■ **DIRECTIONS FOR THIS TASK**
The listing below is to be output in its exact form.

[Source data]
•••••
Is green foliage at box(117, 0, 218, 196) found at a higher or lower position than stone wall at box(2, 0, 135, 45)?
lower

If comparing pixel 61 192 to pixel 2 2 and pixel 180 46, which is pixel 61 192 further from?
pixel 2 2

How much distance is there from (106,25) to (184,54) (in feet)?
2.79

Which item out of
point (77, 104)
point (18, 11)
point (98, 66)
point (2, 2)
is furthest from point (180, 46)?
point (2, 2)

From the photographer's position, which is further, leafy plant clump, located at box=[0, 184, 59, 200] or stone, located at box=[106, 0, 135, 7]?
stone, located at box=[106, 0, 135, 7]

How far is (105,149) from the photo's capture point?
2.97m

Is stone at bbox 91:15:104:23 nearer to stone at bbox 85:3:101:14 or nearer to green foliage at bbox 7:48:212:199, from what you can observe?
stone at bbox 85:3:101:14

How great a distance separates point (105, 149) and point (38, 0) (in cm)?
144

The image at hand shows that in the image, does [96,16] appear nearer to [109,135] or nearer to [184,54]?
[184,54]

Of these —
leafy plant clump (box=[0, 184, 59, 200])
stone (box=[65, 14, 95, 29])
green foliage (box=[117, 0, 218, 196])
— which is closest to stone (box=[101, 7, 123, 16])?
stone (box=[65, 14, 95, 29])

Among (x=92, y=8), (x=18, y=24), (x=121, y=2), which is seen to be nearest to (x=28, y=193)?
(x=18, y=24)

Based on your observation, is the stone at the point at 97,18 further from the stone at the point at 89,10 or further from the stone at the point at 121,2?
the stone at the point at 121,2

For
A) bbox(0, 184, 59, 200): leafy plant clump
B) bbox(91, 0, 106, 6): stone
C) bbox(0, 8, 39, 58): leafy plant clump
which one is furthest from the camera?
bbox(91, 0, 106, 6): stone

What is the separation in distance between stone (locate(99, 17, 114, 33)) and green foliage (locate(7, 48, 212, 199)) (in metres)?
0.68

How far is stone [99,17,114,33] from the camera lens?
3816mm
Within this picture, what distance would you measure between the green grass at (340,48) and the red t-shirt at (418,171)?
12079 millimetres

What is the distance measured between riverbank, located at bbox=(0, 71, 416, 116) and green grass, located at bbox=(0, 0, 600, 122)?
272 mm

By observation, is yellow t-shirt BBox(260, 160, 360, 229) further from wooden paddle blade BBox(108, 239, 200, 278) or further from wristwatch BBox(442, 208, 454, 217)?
•••••
■ **CORRECT ANSWER**
Is green foliage at box(117, 0, 218, 196) found at a higher or lower position than stone wall at box(2, 0, 135, 45)?
lower

If comparing pixel 61 192 to pixel 2 2 and pixel 180 46, which is pixel 61 192 further from?
pixel 2 2

How much distance is there from (106,25) to (184,54) (in feet)?
2.79

Which item out of
point (77, 104)
point (18, 11)
point (98, 66)
point (2, 2)
is furthest from point (180, 46)?
point (2, 2)

From the photographer's position, which is further, leafy plant clump, located at box=[0, 184, 59, 200] or stone, located at box=[106, 0, 135, 7]?
stone, located at box=[106, 0, 135, 7]

How far is (105,149) from the photo's capture point?
2.97m

Is stone at bbox 91:15:104:23 nearer to stone at bbox 85:3:101:14 or nearer to green foliage at bbox 7:48:212:199, from what you can observe?
stone at bbox 85:3:101:14

How great a distance separates point (105, 149) and point (38, 0) (in cm)?
144

The image at hand shows that in the image, does [96,16] appear nearer to [109,135] or nearer to [184,54]?
[184,54]

Of these —
leafy plant clump (box=[0, 184, 59, 200])
stone (box=[65, 14, 95, 29])
green foliage (box=[117, 0, 218, 196])
— which is closest to stone (box=[101, 7, 123, 16])?
stone (box=[65, 14, 95, 29])

Among (x=92, y=8), (x=18, y=24), (x=121, y=2), which is seen to be nearest to (x=28, y=193)?
(x=18, y=24)

Based on your observation, is the stone at the point at 97,18 further from the stone at the point at 89,10 or further from the stone at the point at 121,2?
the stone at the point at 121,2

For
A) bbox(0, 184, 59, 200): leafy plant clump
B) bbox(91, 0, 106, 6): stone
C) bbox(0, 8, 39, 58): leafy plant clump
which one is furthest from the camera?
bbox(91, 0, 106, 6): stone

What is the separation in distance between stone (locate(99, 17, 114, 33)) and green foliage (locate(7, 48, 212, 199)) (in metres)?
0.68

How far is stone [99,17,114,33] from the camera lens?
3816mm
Within this picture, what distance would you measure between the green grass at (340,48) and the red t-shirt at (418,171)?
12079 millimetres

What is the distance measured between riverbank, located at bbox=(0, 71, 416, 116) and green grass, located at bbox=(0, 0, 600, 122)?
272 mm

By observation, is yellow t-shirt BBox(260, 160, 360, 229) further from wooden paddle blade BBox(108, 239, 200, 278) or further from wristwatch BBox(442, 208, 454, 217)?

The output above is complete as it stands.